_Text under study_.
□ □ □ □
Business News of Wednesday, 26 February 2020

Source: goldstreetbusiness.com

Ghana set to benefit from gold price surge

Gold bars (File photo) Gold bars (File photo)

The growing panic about the spread of coronavirus infections outside China has caused a surge in gold prices to their highest levels since January 2013, as retail investors and hedge funds pile into safe havens.

At the start of this week, the precious metal climbed to a high of US$1,691.70 shortly after the open of the Comex market in New York, up US$ 42.90 an ounce compared to Friday’s close. However, this had dropped slightly to US$ 1,656.67 by Tuesday afternoon but remains the second highest level – after Monday’s peak – since February 2013. Even before the out break of the virus, gold was benefitting from uncertainty over exchange rates of the world’s major trading currencies.

Ghana being the top producer of gold in Africa, this sets the country up to rake in unexpectedly large revenues from the current price rally of the precious metal.

In the 2020 budget, government projects the overall annual balance of payments surplus over the medium term to reach at least US$ 500 million. This targeted surplus would be achieved through a projected current account deficit of about 3.3 percent of GDP and capital and financial account net inflow of 3.8 percent of GDP.
□ □ □ □
Saved data entries:
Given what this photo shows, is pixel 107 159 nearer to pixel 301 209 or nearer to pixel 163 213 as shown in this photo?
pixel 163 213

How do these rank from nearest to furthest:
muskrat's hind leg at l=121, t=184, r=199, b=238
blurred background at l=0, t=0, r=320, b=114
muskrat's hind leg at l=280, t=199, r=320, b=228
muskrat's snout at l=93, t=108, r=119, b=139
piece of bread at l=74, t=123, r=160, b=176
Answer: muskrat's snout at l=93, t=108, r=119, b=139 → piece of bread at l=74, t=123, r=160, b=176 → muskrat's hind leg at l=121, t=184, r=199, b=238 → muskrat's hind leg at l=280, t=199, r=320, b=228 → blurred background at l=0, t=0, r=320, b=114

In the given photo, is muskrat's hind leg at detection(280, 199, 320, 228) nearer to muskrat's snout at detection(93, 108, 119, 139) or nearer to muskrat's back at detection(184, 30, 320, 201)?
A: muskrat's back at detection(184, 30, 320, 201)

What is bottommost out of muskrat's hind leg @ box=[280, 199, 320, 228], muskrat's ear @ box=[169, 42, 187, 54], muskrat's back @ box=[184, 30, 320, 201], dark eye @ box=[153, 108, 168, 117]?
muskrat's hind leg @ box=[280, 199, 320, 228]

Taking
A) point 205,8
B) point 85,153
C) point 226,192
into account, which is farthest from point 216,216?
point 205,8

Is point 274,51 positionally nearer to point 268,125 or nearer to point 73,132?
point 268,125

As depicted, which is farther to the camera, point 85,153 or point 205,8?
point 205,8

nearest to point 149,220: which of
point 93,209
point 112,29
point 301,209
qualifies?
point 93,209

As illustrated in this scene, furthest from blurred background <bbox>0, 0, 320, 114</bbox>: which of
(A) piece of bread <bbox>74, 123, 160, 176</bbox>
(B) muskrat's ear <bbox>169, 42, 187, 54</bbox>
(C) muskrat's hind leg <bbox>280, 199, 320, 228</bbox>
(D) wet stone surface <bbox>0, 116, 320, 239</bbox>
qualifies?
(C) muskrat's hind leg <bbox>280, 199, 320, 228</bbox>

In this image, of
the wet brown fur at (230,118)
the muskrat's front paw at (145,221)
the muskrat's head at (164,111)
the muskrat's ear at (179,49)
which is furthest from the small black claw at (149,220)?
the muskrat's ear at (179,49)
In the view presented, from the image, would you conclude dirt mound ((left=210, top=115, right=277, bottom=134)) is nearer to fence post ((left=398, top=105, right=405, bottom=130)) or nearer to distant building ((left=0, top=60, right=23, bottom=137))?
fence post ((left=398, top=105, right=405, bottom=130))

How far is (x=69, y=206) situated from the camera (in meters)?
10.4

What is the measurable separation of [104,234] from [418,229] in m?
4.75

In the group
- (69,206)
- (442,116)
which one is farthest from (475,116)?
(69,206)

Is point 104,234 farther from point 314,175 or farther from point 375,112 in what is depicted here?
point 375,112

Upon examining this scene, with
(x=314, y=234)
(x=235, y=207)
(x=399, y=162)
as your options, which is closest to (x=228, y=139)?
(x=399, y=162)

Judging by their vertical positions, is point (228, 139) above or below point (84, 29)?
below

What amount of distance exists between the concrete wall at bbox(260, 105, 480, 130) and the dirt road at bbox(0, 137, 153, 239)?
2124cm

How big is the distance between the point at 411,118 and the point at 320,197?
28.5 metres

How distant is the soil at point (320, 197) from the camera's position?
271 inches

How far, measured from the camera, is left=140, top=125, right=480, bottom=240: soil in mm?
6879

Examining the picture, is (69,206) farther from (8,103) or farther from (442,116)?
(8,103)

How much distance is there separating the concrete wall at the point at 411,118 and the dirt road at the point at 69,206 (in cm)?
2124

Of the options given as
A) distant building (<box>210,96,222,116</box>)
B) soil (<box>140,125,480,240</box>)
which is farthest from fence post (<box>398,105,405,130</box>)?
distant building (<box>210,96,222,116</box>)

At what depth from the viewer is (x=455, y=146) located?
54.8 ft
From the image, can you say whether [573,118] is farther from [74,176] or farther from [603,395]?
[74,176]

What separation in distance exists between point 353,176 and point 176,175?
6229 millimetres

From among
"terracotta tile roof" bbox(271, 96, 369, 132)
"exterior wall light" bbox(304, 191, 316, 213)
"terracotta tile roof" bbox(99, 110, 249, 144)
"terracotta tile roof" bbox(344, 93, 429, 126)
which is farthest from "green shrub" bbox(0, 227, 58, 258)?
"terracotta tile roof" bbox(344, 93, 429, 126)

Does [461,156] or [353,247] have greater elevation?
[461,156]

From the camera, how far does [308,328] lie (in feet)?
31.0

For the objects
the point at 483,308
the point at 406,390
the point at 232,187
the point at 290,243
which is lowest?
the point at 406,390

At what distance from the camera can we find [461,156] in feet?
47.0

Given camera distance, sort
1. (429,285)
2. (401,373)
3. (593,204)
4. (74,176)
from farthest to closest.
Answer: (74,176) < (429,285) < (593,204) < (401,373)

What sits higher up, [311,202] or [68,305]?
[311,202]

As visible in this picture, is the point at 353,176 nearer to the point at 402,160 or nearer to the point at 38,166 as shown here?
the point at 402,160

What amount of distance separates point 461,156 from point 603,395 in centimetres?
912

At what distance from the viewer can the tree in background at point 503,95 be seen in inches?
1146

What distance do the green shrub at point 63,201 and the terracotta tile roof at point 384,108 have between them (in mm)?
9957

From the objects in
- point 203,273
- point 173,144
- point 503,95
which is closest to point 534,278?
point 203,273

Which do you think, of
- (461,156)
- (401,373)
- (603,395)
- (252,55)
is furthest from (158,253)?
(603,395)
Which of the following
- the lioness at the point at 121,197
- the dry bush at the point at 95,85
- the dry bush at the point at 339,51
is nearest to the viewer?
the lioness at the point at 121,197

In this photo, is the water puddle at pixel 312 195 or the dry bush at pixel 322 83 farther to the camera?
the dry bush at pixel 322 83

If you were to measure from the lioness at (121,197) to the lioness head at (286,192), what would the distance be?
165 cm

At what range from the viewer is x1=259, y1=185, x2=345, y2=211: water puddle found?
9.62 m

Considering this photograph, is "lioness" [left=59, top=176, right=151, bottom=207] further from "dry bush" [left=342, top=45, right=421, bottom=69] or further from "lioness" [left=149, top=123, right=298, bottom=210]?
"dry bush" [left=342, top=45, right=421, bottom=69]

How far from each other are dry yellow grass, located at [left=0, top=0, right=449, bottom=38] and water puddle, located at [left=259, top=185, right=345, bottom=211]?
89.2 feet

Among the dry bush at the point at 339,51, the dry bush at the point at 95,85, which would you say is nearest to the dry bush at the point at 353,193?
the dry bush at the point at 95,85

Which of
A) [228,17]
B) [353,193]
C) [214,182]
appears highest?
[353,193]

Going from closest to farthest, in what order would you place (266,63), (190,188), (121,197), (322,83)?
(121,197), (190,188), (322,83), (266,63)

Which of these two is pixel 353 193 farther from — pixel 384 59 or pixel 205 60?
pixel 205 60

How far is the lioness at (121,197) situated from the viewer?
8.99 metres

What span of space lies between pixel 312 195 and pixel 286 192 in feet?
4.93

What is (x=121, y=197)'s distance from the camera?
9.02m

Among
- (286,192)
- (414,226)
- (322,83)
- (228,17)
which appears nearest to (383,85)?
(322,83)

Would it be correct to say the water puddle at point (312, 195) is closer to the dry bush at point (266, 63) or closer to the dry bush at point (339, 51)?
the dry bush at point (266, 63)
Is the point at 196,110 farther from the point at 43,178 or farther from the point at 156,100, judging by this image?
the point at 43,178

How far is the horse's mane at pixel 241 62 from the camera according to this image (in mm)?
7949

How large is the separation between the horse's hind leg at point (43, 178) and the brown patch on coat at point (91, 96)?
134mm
□ □ □ □
_Brief_. Print the part of the gold price article that begins with "Gold bars (File photo) Gold" and ends after "major trading currencies.".

_Task solution_.
Gold bars (File photo) Gold bars (File photo)

The growing panic about the spread of coronavirus infections outside China has caused a surge in gold prices to their highest levels since January 2013, as retail investors and hedge funds pile into safe havens.

At the start of this week, the precious metal climbed to a high of US$1,691.70 shortly after the open of the Comex market in New York, up US$ 42.90 an ounce compared to Friday’s close. However, this had dropped slightly to US$ 1,656.67 by Tuesday afternoon but remains the second highest level – after Monday’s peak – since February 2013. Even before the out break of the virus, gold was benefitting from uncertainty over exchange rates of the world’s major trading currencies.